Start

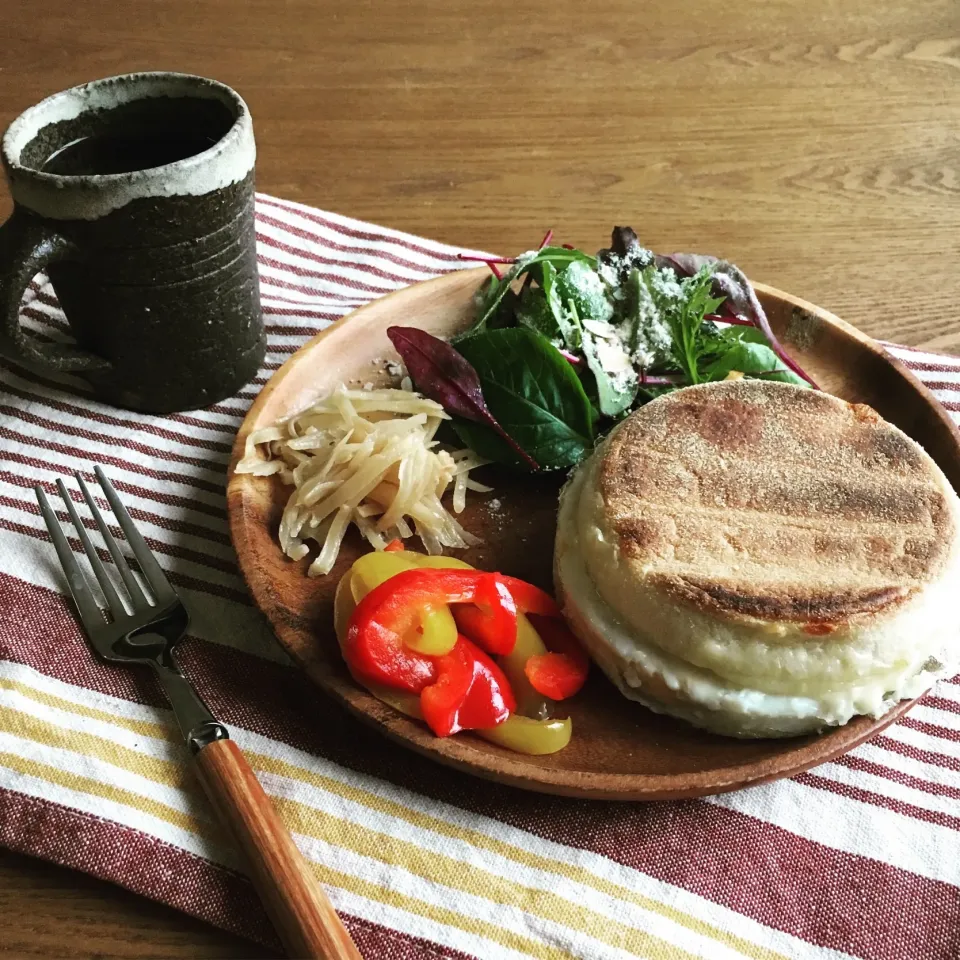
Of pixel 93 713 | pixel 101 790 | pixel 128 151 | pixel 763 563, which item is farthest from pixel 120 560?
pixel 763 563

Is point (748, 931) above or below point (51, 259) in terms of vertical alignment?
below

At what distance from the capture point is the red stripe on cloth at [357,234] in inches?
110

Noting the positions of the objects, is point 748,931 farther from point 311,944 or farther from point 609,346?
point 609,346

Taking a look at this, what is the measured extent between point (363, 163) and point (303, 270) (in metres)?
0.64

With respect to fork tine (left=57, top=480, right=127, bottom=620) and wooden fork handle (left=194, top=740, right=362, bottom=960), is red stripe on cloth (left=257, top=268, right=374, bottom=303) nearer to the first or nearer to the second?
fork tine (left=57, top=480, right=127, bottom=620)

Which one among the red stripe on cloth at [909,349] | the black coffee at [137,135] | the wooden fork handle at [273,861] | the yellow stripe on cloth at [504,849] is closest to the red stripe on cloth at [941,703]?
the yellow stripe on cloth at [504,849]

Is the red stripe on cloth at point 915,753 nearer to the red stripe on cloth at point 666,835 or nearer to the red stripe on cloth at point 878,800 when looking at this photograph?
the red stripe on cloth at point 878,800

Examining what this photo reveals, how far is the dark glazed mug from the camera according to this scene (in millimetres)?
1920

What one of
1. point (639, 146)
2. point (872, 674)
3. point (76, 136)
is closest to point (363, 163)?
point (639, 146)

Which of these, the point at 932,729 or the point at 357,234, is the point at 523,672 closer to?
the point at 932,729

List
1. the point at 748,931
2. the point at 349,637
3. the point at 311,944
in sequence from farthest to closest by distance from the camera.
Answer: the point at 349,637 → the point at 748,931 → the point at 311,944

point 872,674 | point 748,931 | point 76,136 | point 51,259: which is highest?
point 76,136

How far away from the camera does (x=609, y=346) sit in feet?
7.27

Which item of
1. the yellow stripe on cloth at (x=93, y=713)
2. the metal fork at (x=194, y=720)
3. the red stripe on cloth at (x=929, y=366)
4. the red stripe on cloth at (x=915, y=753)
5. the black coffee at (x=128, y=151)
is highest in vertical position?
the black coffee at (x=128, y=151)
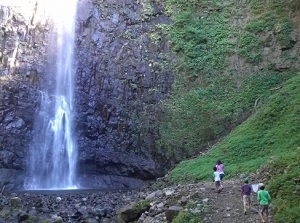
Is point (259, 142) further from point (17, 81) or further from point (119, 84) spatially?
point (17, 81)

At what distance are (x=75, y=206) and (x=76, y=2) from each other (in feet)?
66.7

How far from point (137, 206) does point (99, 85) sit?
53.3 feet

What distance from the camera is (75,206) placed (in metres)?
18.0

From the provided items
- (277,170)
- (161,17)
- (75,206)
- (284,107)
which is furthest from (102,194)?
(161,17)

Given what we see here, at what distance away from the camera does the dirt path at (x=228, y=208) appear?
10.3 metres

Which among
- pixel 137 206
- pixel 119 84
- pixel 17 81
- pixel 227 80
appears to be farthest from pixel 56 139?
pixel 137 206

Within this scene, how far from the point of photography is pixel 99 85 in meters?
29.2

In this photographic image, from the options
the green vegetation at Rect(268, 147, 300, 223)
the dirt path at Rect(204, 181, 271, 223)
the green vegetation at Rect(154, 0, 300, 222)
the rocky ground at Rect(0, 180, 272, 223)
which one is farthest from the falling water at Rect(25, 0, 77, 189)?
the green vegetation at Rect(268, 147, 300, 223)

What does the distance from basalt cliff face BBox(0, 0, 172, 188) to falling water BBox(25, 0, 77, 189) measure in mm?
502

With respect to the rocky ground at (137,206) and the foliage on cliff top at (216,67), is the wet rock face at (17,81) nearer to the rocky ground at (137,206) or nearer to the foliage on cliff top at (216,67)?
the rocky ground at (137,206)

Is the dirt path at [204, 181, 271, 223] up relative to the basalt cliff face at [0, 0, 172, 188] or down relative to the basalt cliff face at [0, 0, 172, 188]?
down

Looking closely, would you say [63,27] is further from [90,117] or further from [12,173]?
[12,173]

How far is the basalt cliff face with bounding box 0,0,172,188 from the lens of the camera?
2708 centimetres

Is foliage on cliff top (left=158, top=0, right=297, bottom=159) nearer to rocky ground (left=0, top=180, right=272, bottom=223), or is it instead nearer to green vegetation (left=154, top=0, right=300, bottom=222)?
green vegetation (left=154, top=0, right=300, bottom=222)
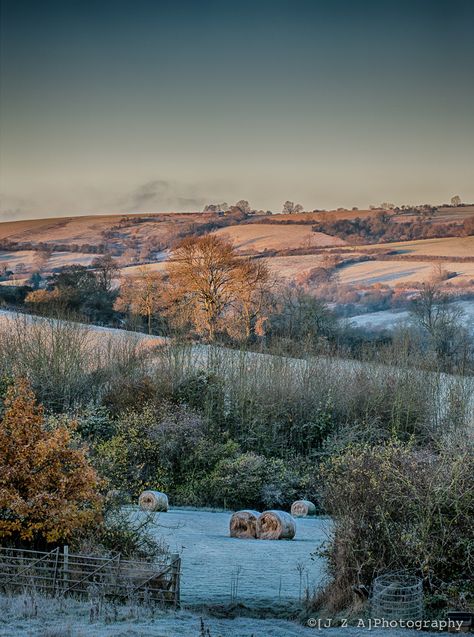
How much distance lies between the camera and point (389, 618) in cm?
975

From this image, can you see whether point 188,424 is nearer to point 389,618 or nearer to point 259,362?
point 259,362

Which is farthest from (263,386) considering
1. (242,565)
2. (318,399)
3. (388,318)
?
(388,318)

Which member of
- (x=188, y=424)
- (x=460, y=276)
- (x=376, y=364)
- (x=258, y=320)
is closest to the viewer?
(x=188, y=424)

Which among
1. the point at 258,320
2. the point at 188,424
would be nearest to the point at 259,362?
the point at 188,424

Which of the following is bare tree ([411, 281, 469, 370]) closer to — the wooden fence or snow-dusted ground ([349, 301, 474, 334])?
snow-dusted ground ([349, 301, 474, 334])

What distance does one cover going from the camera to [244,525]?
16.5 meters

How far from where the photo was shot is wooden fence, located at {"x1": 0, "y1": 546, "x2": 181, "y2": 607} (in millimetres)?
10469

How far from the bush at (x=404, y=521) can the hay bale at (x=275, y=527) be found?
16.7 feet

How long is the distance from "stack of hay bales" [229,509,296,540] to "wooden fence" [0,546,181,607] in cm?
499

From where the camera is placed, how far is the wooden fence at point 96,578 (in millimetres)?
10469

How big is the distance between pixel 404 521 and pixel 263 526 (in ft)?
20.1

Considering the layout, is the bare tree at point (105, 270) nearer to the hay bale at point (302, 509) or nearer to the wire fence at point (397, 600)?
the hay bale at point (302, 509)

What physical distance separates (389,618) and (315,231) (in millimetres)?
43806

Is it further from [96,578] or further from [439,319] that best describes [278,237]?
[96,578]
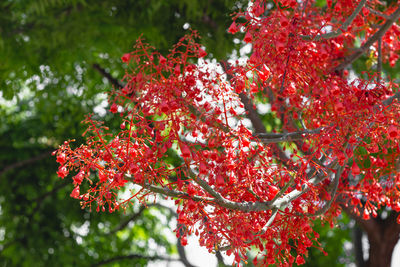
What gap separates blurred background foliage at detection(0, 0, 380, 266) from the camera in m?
4.60

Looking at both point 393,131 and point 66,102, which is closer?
point 393,131

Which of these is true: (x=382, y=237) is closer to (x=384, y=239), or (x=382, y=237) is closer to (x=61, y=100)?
(x=384, y=239)

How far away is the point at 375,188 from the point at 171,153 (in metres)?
2.87

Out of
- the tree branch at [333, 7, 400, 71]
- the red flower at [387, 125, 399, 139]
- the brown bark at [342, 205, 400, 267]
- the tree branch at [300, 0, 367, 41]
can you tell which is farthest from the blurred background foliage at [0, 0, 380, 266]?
the red flower at [387, 125, 399, 139]

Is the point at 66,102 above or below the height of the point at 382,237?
above

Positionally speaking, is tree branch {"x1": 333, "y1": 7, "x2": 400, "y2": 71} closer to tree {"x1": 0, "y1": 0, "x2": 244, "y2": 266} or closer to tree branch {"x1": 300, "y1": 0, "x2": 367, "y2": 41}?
tree branch {"x1": 300, "y1": 0, "x2": 367, "y2": 41}

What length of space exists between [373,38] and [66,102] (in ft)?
14.9

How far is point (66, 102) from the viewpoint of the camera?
6520 millimetres

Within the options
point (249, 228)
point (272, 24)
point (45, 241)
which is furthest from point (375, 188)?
point (45, 241)

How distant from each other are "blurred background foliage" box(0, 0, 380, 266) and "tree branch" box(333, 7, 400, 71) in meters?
1.20

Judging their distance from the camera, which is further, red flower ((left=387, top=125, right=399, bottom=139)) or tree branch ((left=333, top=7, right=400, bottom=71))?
tree branch ((left=333, top=7, right=400, bottom=71))

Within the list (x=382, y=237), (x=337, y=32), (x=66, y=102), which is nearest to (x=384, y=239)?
(x=382, y=237)

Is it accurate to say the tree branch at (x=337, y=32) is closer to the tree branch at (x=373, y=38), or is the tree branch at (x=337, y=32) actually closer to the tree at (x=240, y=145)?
the tree at (x=240, y=145)

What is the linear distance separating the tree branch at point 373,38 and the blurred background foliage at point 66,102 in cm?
120
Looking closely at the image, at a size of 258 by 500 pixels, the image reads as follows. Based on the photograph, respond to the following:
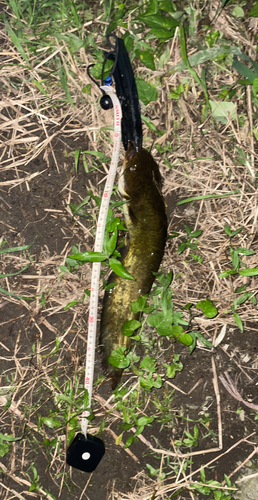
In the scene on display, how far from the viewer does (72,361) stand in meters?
2.70

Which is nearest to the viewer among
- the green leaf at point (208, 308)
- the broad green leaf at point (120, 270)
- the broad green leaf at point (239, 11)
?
the broad green leaf at point (120, 270)

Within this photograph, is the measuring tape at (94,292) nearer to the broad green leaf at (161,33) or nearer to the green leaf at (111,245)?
the green leaf at (111,245)

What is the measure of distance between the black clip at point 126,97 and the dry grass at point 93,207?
0.62ft

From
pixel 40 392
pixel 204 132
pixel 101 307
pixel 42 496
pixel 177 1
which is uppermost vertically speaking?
pixel 177 1

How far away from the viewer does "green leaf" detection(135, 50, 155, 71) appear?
2670 mm

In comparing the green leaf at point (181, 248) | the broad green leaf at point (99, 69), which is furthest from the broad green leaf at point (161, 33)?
the green leaf at point (181, 248)

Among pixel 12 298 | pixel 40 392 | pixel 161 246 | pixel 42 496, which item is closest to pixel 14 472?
pixel 42 496

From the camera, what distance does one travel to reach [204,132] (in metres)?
2.74

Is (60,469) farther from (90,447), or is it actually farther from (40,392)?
(40,392)

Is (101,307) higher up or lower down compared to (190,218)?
lower down

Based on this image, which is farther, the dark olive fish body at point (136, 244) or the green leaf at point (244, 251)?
the green leaf at point (244, 251)

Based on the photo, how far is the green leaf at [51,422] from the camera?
2.61 m

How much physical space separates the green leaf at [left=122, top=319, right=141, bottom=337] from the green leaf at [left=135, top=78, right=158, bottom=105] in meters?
1.68

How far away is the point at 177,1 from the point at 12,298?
2658 mm
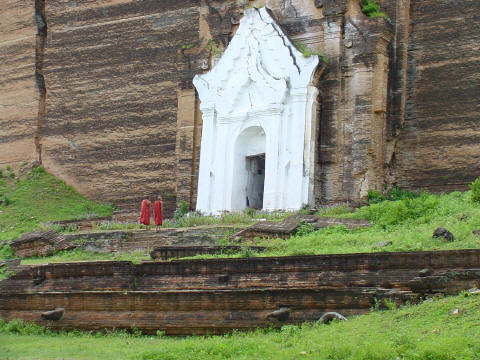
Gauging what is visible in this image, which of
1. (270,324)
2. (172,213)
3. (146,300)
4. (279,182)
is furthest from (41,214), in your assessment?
(270,324)

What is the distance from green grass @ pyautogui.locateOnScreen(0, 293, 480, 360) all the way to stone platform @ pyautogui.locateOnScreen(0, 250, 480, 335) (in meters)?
0.39

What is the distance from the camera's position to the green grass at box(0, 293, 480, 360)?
8.82m

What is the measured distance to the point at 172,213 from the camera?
2434 cm

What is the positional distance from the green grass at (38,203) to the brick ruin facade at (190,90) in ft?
1.35

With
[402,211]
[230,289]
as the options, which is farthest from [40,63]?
[230,289]

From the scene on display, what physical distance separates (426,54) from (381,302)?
11683 mm

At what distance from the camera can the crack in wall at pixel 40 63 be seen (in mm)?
27766

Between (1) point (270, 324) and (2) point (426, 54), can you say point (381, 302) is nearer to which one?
(1) point (270, 324)

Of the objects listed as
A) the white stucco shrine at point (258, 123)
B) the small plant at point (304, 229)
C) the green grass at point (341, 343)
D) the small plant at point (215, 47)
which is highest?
the small plant at point (215, 47)

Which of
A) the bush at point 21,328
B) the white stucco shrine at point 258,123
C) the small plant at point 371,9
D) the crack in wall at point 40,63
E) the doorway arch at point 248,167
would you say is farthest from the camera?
the crack in wall at point 40,63

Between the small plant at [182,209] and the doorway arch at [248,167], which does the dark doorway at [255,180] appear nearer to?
the doorway arch at [248,167]

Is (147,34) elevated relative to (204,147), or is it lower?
elevated

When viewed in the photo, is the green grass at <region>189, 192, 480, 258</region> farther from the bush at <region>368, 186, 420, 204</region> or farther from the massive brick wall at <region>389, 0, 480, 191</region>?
the massive brick wall at <region>389, 0, 480, 191</region>

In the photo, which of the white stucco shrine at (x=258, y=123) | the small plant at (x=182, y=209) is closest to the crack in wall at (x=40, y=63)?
the small plant at (x=182, y=209)
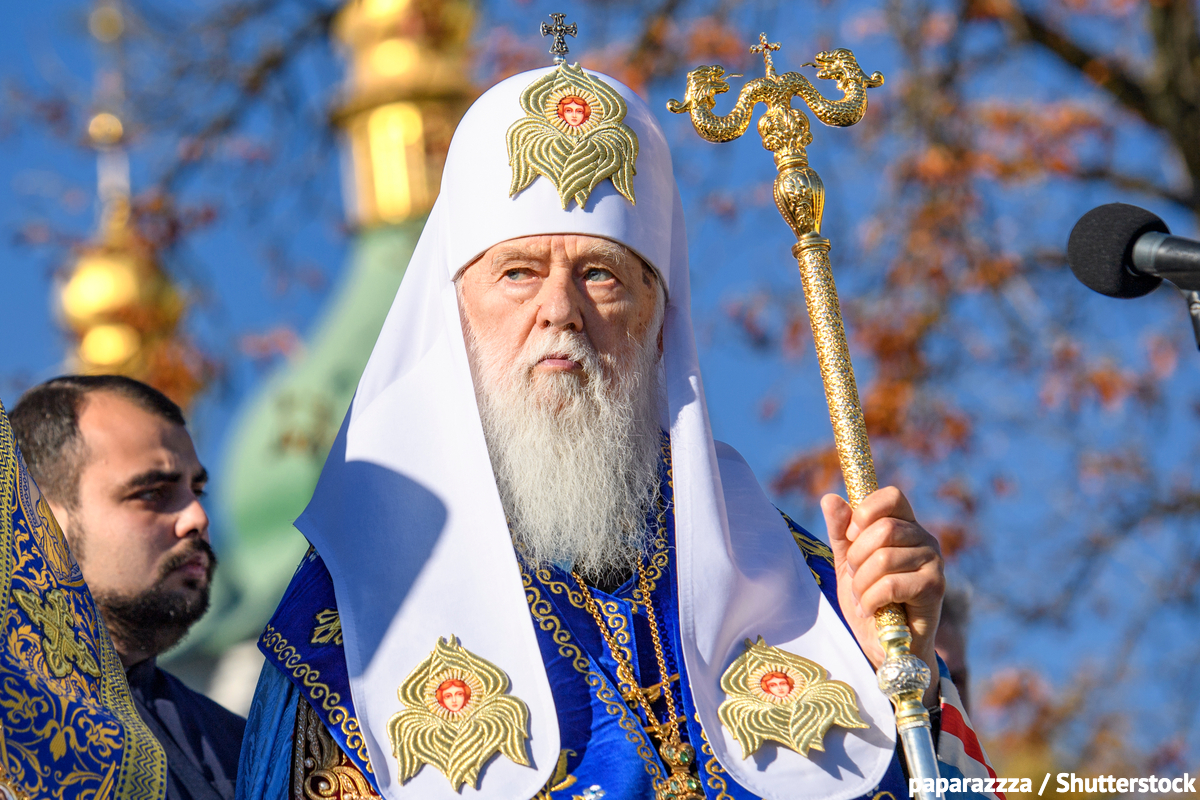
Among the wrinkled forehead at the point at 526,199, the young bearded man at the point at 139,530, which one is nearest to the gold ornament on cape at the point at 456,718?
the young bearded man at the point at 139,530

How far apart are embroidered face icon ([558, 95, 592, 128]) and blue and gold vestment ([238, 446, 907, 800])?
4.43 ft

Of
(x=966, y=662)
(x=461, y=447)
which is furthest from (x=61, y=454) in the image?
(x=966, y=662)

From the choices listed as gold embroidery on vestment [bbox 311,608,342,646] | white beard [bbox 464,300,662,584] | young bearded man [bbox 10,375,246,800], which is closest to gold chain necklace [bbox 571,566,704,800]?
white beard [bbox 464,300,662,584]

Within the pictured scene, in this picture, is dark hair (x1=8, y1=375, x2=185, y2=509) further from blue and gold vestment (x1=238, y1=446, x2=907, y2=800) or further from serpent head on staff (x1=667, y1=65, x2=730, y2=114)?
serpent head on staff (x1=667, y1=65, x2=730, y2=114)

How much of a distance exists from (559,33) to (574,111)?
35cm

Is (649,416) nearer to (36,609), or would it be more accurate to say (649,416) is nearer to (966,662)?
(966,662)

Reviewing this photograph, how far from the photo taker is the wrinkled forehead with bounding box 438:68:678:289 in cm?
477

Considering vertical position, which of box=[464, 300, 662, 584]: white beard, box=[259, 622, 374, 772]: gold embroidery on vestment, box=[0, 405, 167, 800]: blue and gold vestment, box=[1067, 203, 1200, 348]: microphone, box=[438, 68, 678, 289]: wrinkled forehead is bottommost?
box=[0, 405, 167, 800]: blue and gold vestment

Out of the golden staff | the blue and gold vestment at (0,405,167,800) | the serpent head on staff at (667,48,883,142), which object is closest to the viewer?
the blue and gold vestment at (0,405,167,800)

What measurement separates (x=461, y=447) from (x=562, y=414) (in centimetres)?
36

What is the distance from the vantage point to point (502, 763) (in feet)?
12.8

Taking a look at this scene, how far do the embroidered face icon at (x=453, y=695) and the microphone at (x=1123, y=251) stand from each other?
67.2 inches

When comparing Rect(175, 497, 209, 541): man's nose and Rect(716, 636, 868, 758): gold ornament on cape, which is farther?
Rect(175, 497, 209, 541): man's nose

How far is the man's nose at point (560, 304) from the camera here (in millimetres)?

End

### Work instructions
Copy out the records from the line containing "With respect to the" through the line containing "2708 centimetres", both ends included, with no changes.

### Result of this exercise
With respect to the rocky ground at (137,206) and the foliage on cliff top at (216,67), is the wet rock face at (17,81) nearer to the rocky ground at (137,206) or nearer to the foliage on cliff top at (216,67)?
the rocky ground at (137,206)

Is the dirt path at [204, 181, 271, 223] up relative to the basalt cliff face at [0, 0, 172, 188] or down relative to the basalt cliff face at [0, 0, 172, 188]?
down

Looking closely, would you say [63,27] is further from [90,117] or further from [12,173]?
[12,173]

How far is the basalt cliff face with bounding box 0,0,172,188 from the lens of the camera?
2708 centimetres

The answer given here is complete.